Grindr joins major public health push to distribute free at-home HIV tests
The world’s most popular gay dating app, Grindr, is participating in a nationwide effort to distribute free at-home HIV testing kits to populations most affected by the virus.
“If you’ve got a way that you are testing, and it’s really working for you, then that’s great, and you should stick with that,” Jack Harrison-Quintana, director of the app’s social justice division, Grindr for Equality, told NBC News. “If you don’t, this is an additional way for you to get tested in a way that’s just about as easy as doing an at-home Covid test.”
Grindr, which reports 12 million monthly active users worldwide, is partnering with the Centers for Disease Control and Prevention, Emory University and several other public health organizations and corporations on the Together TakeMeHome campaign, which launched Tuesday. Supported by a $41 million grant from the CDC, the program will provide up to 1 million HIV self-tests over five years, at no cost for individuals
The program, according to a statement released by Emory, was initiated in response to a decline in the number of HIV tests administered nationwide during the onset of the Covid-19 pandemic.

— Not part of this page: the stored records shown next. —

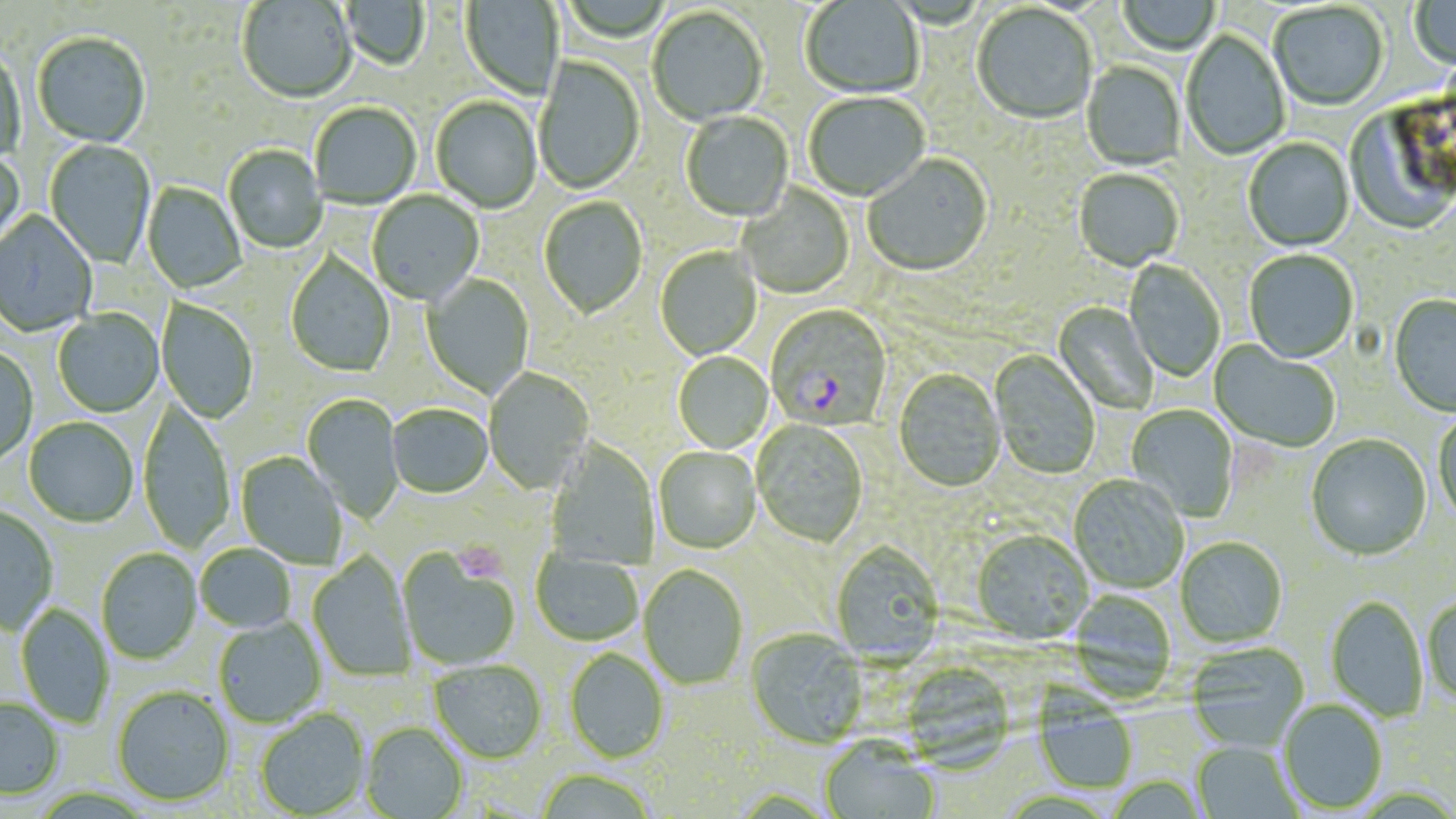

Summary:
  - Coordinate format: approximate bounding boxes as [x1, y1, x2, y2] in pixels
  - Plasmodium falciparum-infected red blood cell locations: [766, 306, 893, 432]
  - Platelet locations: [454, 541, 506, 583]
  - Uninfected red blood cell locations: [1118, 0, 1221, 56], [1409, 0, 1456, 71], [237, 1, 357, 105], [340, 1, 429, 72], [460, 1, 564, 102], [800, 1, 924, 99], [1270, 3, 1388, 112], [972, 5, 1097, 126], [646, 7, 768, 127], [1181, 30, 1291, 161], [33, 34, 151, 149], [0, 49, 26, 166], [534, 56, 645, 195], [1082, 62, 1186, 172], [804, 93, 930, 203], [431, 97, 542, 214], [309, 103, 422, 210], [1342, 105, 1455, 237], [680, 112, 794, 223], [1243, 138, 1354, 253], [45, 139, 156, 269], [223, 145, 327, 254], [0, 150, 26, 257], [863, 155, 993, 278], [1073, 169, 1183, 273], [142, 183, 246, 294], [737, 184, 855, 300], [367, 191, 484, 307], [539, 197, 648, 321], [0, 211, 98, 337], [655, 247, 762, 361], [1244, 251, 1358, 365], [285, 252, 395, 377], [1124, 259, 1225, 382], [422, 275, 534, 399], [1388, 295, 1456, 418], [157, 300, 258, 424], [1052, 302, 1158, 414], [53, 309, 164, 417], [1208, 339, 1340, 452], [0, 347, 38, 466], [989, 350, 1100, 480], [672, 352, 774, 454], [484, 367, 594, 495], [893, 370, 1006, 493], [301, 394, 403, 523], [138, 400, 235, 553], [1125, 404, 1239, 522], [387, 405, 492, 499], [1432, 411, 1456, 525], [24, 418, 139, 528], [751, 421, 868, 548], [1306, 434, 1432, 562], [546, 441, 660, 569], [653, 448, 761, 555], [235, 452, 347, 569], [1068, 476, 1188, 594], [0, 506, 58, 635], [971, 532, 1093, 646], [1176, 538, 1287, 648], [830, 543, 944, 667], [195, 544, 297, 634], [96, 549, 202, 664], [530, 549, 643, 647], [397, 550, 521, 671], [308, 552, 416, 681], [638, 566, 748, 691], [1069, 589, 1176, 699], [1326, 596, 1428, 723], [1423, 596, 1456, 708], [16, 603, 114, 728], [214, 617, 327, 728], [745, 630, 868, 751], [1186, 643, 1309, 752], [564, 650, 669, 764], [429, 661, 546, 765], [112, 686, 235, 808], [0, 697, 64, 800], [1278, 700, 1387, 814], [1035, 702, 1138, 794], [255, 710, 371, 818], [361, 724, 469, 819], [820, 739, 940, 819], [1192, 741, 1301, 819], [535, 769, 659, 818], [1105, 776, 1209, 818]
  - Slide-level diagnosis: Plasmodium falciparum
  - Field of view: single
  - Preparation: thin blood film
  - Stain: May-Grünwald-Giemsa
  - Magnification: 1000x
  - Modality: light microscopy
  - Image size: 1456×819 pixels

Grindr’s primary role in the effort is to allow users in the U.S. and Puerto Rico to easily order an at-home HIV test directly from the app. Starting Tuesday afternoon, Grindr users will see a “Free HIV Home Test” button in the app’s main menu. Those who click will be redirected out of the app to the Together TakeMeHome site, where an at-home HIV test can be ordered.
The test kit consists of an FDA-approved OraQuick device that uses mouth swabs and takes 20 minutes to provide a result. The app will also allow users to set “Testing Reminders” where they can set up a three- or six-month reminder for HIV testing.

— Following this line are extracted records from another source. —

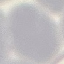
malaria status = uninfected
preparation = thin blood smear
capture = smartphone camera at the microscope eyepiece
stain = Giemsa
image type = automatically extracted cell patch, resized to 64 × 64 pixels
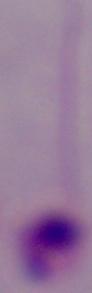

1000x magnification. Photomicrograph. A Leishmania parasite is shown.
Describe the morphology of the erythrocytes.
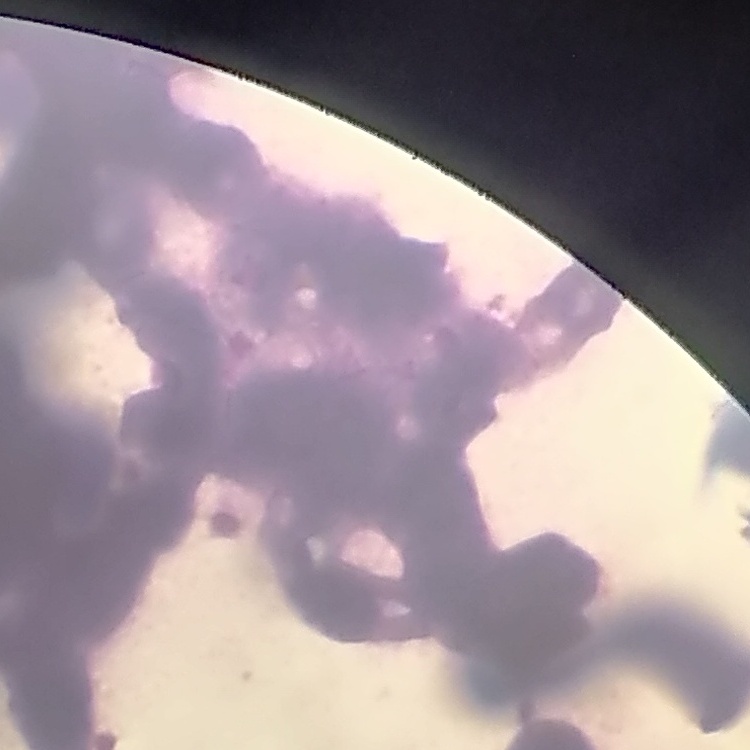
Rouleaux formation.

{
  "preparation": "thin blood smear",
  "image_type": "square crop of a larger photomicrograph",
  "stain": "Field's or Giemsa"
}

Grindr joins push to distribute free at-home HIV testsMarch 21, 202302:13
Dr. Robyn Neblett, the acting director of the CDC’s Division of HIV Prevention, said these at-home tests give people “the power to test on their own terms.”
“Removing barriers to testing like stigma, discrimination, and access to physical services improves health, advances health equity, and moves our nation closer to ending the HIV epidemic,” Neblett said in a statement.
The CDC recommends those ages 13 to 64 get tested for HIV at least once as part of routine health care. Those with certain risk factors — including men who have sex with men — should get tested at least once a year.
The Together TakeMeHome program is available to anyone in the U.S. and Puerto Rico over the age of 17, and each individual can order up to two kits every 90 days. The focus of the program, however, will be on U.S. populations disproportionately affected by HIV, including cisgender men who have sex with men, transgender people and Black cisgender women.
Men who have sex with men account for 70% of new cases of HIV in the U.S., according to the CDC. Whites in this demographic comprised 15% of the 34,800 HIV transmissions in 2019, while the much smaller populations of their Black and Latino peers comprised a respective 26% and 23% of new cases.